Il est certain que le jour où la Russie voudra livrer à l’Europe une lutte décisive, le chiffre des millions de Slaves sur le concours desquels la Russie prétend pouvoir compter, diminuera sensiblement et qu’une grande partie d’eux se mettra du côté opposé au panrussisme. La Russie le sait très bien, quoiqu’elle semble être persuadée du contraire ; mais l’Europe, à son tour, ne devrait pas l’ignorer1.

D’autre part, les derniers événements en Bulgarie ont démontré combien même les Slaves d’Orient, que la Russie croit être ses obligés, résistent aux envahissements russes. Il est évident, d’ailleurs, que tout peuple ayant le sentiment de sa nationalité distincte, luttera de toutes ses forces pour la maintenir, qu’il n’acceptera pas de bon gré le panrussisme, même sous la forme la plus alléchante de la grande fédération slave.

Quant aux Slaves du centre de l’Europe, ils y résisteront avec la plus grande énergie, parce qu’ils savent qu’il y va non seulement de leur nationalité, mais aussi de leur civilisation.
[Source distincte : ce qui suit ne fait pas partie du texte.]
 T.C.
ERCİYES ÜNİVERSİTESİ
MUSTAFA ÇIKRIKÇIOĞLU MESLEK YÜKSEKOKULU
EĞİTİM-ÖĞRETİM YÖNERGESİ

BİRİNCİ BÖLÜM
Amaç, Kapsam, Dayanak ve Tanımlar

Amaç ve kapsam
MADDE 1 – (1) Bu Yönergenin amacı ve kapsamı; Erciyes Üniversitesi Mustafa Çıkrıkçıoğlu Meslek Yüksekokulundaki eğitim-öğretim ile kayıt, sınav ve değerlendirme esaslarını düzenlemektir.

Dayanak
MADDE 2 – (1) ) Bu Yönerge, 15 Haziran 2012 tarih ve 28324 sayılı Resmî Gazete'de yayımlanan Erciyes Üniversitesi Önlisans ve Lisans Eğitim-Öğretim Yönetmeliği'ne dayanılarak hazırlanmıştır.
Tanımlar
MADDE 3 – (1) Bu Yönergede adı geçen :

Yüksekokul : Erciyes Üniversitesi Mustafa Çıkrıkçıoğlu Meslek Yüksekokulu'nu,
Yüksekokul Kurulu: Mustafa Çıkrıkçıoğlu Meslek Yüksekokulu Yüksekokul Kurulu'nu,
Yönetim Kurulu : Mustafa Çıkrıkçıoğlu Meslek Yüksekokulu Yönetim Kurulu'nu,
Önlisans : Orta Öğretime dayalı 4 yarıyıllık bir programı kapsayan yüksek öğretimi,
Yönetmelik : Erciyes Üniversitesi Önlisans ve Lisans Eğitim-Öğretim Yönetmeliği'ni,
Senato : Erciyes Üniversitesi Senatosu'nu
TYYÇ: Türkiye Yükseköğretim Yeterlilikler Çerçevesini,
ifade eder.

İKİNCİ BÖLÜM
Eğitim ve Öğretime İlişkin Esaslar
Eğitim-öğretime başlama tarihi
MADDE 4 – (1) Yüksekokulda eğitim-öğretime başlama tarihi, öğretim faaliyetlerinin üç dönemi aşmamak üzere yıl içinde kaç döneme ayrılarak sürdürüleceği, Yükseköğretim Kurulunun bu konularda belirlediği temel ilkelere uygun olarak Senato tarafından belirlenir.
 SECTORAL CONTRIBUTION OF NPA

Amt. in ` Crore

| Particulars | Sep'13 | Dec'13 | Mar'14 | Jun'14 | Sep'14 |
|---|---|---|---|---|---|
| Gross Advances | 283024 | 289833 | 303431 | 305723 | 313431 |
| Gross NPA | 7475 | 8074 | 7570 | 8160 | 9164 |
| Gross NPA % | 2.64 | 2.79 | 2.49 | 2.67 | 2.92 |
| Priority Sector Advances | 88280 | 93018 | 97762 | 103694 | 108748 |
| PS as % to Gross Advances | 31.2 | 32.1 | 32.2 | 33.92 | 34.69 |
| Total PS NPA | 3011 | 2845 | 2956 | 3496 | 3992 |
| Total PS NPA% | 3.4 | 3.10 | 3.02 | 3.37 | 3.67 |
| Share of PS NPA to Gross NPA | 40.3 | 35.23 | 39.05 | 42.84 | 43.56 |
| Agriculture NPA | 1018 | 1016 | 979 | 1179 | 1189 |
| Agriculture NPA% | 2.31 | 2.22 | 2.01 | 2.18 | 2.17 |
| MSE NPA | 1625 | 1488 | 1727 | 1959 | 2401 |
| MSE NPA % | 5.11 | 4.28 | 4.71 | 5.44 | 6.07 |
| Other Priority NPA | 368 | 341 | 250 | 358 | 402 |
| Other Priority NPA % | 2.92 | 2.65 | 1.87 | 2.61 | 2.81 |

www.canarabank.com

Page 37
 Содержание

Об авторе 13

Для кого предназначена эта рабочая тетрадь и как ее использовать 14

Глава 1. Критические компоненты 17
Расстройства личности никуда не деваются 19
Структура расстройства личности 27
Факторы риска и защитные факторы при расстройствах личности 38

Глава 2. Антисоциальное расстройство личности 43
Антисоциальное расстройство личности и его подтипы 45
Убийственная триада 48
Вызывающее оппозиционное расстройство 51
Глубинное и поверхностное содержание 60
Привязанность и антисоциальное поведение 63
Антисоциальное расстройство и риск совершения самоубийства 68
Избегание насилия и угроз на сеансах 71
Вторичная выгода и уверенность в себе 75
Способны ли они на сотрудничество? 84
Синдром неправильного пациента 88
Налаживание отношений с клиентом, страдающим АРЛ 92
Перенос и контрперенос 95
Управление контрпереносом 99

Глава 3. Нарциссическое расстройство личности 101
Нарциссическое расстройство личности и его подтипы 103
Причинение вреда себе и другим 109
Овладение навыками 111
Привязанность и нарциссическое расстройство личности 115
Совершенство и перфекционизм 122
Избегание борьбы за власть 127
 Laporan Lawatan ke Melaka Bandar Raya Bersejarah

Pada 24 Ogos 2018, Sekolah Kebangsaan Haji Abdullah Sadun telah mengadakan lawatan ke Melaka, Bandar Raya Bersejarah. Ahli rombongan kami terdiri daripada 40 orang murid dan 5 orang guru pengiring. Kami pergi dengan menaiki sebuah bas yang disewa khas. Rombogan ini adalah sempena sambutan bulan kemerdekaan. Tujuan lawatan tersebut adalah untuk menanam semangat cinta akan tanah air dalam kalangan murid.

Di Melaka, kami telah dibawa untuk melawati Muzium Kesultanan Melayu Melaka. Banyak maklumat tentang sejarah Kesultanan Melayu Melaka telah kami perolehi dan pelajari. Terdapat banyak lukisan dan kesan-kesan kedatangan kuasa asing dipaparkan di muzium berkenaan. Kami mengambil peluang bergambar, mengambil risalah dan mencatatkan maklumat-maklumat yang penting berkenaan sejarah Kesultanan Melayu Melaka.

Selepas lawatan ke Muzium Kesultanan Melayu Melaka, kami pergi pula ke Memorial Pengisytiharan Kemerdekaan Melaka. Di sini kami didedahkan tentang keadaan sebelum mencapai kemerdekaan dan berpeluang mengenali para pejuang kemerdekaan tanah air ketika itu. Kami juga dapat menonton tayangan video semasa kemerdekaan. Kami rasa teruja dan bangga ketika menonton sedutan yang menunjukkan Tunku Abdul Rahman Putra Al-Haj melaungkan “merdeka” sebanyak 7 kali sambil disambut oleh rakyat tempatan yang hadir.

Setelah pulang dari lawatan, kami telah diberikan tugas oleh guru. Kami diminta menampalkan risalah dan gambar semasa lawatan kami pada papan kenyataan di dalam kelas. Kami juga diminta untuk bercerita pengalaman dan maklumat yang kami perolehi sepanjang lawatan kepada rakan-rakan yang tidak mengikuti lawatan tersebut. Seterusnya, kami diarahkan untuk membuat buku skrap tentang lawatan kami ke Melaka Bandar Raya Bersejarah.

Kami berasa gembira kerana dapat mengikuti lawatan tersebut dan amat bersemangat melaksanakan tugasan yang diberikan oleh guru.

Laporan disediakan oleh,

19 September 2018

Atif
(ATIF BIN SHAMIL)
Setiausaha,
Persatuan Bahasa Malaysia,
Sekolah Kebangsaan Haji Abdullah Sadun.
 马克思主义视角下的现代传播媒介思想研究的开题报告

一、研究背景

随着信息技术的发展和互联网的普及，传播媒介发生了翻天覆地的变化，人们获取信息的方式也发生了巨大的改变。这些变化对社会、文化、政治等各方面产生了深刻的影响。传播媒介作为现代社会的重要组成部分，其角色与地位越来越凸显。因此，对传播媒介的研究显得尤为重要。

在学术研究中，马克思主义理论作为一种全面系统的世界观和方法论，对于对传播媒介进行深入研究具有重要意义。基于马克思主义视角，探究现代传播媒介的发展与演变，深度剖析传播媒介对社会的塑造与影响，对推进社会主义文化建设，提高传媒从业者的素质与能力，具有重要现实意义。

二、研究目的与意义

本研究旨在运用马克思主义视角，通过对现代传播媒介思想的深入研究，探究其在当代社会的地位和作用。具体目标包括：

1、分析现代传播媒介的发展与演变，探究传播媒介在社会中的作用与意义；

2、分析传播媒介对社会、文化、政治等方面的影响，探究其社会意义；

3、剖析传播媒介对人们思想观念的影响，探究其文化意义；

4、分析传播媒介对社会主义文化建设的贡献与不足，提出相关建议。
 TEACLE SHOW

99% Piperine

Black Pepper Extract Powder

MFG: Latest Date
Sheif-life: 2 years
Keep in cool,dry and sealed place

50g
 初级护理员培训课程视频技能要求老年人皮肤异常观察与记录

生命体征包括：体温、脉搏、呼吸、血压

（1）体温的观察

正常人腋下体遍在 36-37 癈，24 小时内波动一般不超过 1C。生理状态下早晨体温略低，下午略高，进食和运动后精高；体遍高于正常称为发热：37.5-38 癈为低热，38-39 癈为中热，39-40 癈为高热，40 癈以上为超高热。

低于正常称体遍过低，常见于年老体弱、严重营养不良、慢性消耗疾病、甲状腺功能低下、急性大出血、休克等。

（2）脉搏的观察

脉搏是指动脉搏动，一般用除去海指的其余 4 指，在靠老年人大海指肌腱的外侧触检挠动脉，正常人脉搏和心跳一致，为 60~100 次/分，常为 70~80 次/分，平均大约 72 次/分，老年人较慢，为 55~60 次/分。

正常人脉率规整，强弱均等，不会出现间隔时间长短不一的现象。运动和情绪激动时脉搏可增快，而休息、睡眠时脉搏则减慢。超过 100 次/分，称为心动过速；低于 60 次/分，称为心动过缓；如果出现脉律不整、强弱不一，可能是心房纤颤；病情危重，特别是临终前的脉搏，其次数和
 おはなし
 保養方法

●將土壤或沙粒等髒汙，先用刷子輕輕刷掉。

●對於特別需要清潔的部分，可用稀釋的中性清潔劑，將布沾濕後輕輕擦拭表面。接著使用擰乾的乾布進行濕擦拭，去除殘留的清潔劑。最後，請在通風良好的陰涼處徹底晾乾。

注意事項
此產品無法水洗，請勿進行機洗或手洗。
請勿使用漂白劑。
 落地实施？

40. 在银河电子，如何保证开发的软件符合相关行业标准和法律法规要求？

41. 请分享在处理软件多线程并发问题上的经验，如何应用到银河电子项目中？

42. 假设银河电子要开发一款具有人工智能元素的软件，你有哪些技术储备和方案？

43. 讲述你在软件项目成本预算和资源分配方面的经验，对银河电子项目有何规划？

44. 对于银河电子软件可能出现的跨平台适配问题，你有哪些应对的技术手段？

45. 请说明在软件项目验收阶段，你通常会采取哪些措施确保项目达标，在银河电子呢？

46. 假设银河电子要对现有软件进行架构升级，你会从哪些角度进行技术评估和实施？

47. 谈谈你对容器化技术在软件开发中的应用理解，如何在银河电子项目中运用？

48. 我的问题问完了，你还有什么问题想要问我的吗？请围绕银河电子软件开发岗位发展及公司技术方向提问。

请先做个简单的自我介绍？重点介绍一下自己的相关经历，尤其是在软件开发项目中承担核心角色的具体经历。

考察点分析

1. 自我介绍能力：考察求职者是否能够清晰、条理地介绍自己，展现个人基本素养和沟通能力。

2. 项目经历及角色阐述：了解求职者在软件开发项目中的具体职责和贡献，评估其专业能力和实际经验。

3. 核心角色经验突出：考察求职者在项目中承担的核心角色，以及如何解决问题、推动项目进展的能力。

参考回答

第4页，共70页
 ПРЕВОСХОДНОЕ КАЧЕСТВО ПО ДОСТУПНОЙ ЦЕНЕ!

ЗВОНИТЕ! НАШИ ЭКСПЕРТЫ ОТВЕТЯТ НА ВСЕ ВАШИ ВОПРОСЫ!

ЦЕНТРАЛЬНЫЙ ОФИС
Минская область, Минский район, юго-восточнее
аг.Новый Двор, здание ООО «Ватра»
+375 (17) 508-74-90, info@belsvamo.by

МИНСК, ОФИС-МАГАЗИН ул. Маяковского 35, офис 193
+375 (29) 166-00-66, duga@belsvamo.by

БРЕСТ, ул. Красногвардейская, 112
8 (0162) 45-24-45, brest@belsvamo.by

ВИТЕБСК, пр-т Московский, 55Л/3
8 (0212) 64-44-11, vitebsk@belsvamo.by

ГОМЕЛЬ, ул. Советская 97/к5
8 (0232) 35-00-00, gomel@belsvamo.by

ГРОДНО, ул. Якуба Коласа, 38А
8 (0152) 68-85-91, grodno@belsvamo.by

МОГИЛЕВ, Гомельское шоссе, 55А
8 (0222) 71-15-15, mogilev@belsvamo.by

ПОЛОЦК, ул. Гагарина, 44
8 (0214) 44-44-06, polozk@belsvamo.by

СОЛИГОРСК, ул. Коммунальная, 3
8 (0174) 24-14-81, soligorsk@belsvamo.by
Voilà les éléments puissants dont l’Europe peut disposer pour sa défense contre le panrussisme.

M. Danilewsky et ceux qu’il représente donnent le mot d’ordre d’une lutte finale du panrussisme contre tout ce qui est l’Europe.

Eh bien, si nous faisons la part de ce qui est l’Europe et de ce qui ne l’est pas ; si nous ne nous arrêtons pas à l’étiquette de Slave qu’on veut appliquer aux nationalités slaves qui font partie intégrante de la civilisation occidentale ; si nous ne recherchons que la cohésion de toutes les forces qui représentent le génie européen et résistent aux tendances asiatiques de la Russie, — cette lutte, que M. Danilewsky regarde comme inévitable, sera la lutte finale, non pour l’Europe, mais pour le panrussisme.